Scientists, farmers and students who visit the MGB projects also visit Gavate’s NTFP nursery. He has become quite popular in the region with his knowledge and work. Forest department as well as members of panchayat samiti seek his help when they want to establish a nursery.

Having a nursery as part of NTFP species conservation brings a steady income to farmer Gavate (Photo courtesy BAIF)

He ensures that he performs all the monthly tasks and responsibilities assigned to him as part of the conservation program on time. With support from this project and his family, he is actively involved in conserving NTFP species through his nursery.

Financial stability

He still cultivates vegetables but is more involved with NTFP related activities. He earns between Rs 50,000 and Rs 60,000 per year as additional income through his NTFP nursery. In the next one or two years, he expects to earn around 1 lakh income from nursery related activities. It will be in addition to what he earns from his vegetable and jasmine cultivation.  

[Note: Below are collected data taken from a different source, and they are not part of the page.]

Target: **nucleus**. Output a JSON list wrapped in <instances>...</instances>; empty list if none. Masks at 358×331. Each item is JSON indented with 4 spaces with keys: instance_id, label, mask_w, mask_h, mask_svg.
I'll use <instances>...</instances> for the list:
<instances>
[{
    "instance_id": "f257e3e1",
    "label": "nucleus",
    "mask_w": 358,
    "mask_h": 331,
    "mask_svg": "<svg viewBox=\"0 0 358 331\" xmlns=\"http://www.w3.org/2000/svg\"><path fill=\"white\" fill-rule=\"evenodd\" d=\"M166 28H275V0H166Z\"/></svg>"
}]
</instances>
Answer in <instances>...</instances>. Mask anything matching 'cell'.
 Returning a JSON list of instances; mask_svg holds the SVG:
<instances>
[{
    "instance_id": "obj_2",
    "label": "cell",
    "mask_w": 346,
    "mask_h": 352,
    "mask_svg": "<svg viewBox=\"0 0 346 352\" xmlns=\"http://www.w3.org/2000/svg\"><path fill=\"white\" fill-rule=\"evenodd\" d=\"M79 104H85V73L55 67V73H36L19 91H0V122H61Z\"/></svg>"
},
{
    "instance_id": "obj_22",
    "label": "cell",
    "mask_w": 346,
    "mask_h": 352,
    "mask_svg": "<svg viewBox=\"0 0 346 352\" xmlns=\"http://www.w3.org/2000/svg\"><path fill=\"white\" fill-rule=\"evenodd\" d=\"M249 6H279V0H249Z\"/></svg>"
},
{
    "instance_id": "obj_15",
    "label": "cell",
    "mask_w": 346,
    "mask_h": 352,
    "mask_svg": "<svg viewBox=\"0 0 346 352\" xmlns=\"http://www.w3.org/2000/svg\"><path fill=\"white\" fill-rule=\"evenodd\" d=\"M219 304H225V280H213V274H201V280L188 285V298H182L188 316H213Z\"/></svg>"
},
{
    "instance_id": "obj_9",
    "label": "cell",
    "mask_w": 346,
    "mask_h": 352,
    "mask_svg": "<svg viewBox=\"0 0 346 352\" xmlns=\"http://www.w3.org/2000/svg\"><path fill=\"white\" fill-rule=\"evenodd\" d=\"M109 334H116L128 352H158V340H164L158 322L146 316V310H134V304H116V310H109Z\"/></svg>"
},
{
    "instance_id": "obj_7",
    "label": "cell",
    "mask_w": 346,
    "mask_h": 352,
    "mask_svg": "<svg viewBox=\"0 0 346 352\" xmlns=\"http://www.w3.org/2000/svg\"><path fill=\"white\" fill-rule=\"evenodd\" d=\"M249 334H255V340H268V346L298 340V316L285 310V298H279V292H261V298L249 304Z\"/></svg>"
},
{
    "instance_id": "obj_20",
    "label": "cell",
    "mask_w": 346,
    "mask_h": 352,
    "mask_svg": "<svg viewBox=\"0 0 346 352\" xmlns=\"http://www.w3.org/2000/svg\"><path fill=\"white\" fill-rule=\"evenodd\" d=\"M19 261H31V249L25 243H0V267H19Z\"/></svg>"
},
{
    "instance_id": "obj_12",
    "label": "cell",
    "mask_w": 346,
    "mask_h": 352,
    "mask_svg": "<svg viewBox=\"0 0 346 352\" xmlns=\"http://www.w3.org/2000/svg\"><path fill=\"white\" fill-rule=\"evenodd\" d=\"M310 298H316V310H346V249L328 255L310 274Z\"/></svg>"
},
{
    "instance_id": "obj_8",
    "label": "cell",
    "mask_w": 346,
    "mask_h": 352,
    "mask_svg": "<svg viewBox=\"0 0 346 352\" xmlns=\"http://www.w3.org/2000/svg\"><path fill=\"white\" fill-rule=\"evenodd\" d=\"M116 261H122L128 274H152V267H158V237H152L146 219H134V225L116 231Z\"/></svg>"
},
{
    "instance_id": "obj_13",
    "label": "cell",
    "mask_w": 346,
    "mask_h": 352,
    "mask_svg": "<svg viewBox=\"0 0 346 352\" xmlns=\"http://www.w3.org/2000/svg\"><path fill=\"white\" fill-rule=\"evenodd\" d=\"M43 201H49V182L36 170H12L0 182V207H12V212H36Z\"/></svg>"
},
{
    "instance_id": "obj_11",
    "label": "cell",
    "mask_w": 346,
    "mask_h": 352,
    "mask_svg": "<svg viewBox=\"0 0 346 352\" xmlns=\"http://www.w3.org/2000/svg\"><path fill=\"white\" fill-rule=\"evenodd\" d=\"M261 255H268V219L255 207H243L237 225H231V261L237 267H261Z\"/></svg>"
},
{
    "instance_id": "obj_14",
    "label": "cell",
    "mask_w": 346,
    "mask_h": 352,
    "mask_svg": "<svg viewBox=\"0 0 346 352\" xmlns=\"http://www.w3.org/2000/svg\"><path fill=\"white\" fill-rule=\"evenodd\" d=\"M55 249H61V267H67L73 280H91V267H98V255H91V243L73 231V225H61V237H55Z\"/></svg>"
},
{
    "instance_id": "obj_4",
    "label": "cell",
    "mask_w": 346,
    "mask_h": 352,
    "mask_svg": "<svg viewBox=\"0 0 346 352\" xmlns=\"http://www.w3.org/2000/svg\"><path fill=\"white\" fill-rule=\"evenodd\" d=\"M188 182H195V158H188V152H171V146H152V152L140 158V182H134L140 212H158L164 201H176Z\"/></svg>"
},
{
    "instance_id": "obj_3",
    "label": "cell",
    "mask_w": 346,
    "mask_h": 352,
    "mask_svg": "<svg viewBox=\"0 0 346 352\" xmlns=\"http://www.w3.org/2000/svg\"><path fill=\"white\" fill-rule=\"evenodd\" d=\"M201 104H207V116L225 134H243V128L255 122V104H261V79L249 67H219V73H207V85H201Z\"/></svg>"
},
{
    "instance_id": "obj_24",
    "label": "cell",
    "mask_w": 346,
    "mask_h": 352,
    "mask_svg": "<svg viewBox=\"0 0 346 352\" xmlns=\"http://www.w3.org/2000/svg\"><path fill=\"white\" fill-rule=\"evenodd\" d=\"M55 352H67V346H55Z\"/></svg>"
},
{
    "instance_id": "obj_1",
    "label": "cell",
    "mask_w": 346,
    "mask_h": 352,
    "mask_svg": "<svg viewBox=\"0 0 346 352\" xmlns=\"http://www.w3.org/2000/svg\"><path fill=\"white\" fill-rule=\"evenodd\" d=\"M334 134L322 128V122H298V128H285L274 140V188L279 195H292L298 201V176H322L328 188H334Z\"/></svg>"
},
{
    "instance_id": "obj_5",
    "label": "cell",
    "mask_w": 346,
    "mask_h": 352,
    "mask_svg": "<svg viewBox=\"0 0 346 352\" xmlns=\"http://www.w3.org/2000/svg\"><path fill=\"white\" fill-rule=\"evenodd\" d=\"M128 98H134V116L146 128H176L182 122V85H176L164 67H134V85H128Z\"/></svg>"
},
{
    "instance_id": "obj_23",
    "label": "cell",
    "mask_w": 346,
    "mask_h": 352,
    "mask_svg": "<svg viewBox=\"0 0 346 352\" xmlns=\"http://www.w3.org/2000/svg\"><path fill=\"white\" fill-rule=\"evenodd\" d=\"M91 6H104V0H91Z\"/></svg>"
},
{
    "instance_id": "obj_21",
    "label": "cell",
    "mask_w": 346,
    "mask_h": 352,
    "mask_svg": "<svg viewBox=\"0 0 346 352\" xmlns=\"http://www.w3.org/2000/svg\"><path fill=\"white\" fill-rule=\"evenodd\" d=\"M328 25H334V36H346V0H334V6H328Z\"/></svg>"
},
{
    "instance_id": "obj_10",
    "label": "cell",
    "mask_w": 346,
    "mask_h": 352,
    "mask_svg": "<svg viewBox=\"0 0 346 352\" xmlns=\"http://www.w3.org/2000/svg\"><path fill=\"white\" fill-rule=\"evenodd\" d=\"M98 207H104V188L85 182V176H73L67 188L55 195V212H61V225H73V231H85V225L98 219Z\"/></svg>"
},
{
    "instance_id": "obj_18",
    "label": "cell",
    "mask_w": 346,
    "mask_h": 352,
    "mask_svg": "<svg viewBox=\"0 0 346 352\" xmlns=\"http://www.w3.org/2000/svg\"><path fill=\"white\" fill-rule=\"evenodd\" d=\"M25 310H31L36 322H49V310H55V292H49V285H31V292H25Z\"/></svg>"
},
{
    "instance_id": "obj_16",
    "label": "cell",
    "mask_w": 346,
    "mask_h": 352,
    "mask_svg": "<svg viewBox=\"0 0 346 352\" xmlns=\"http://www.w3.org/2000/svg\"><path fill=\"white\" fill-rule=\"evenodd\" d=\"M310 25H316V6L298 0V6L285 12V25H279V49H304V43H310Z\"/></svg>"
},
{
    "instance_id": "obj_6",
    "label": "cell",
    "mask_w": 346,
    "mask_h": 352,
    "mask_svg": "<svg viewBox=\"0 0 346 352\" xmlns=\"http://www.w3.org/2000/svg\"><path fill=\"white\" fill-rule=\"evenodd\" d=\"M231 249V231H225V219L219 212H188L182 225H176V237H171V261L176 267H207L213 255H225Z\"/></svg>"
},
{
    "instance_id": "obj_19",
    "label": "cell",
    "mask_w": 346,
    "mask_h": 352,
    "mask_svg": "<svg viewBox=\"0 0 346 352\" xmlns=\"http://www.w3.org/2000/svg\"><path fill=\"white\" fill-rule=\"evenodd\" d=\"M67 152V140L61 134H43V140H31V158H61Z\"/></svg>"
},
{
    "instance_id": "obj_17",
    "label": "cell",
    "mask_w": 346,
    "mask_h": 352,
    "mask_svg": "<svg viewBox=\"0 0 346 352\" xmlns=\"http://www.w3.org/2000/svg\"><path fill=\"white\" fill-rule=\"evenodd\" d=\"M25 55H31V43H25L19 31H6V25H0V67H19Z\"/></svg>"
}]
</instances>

Gavate’s hard work has improved his livelihood. He is happy with the successful NTFP nursery and conservation activities. They ensure steady income to support the social responsibilities and education of his children.

After the MGB project comes to a close, he will be able to maintain his source of income by utilizing the skills which he has learnt now. His hard work, determination and passion for doing something for his family and conserving nature will never let him down and he will continue to serve as a torch bearer.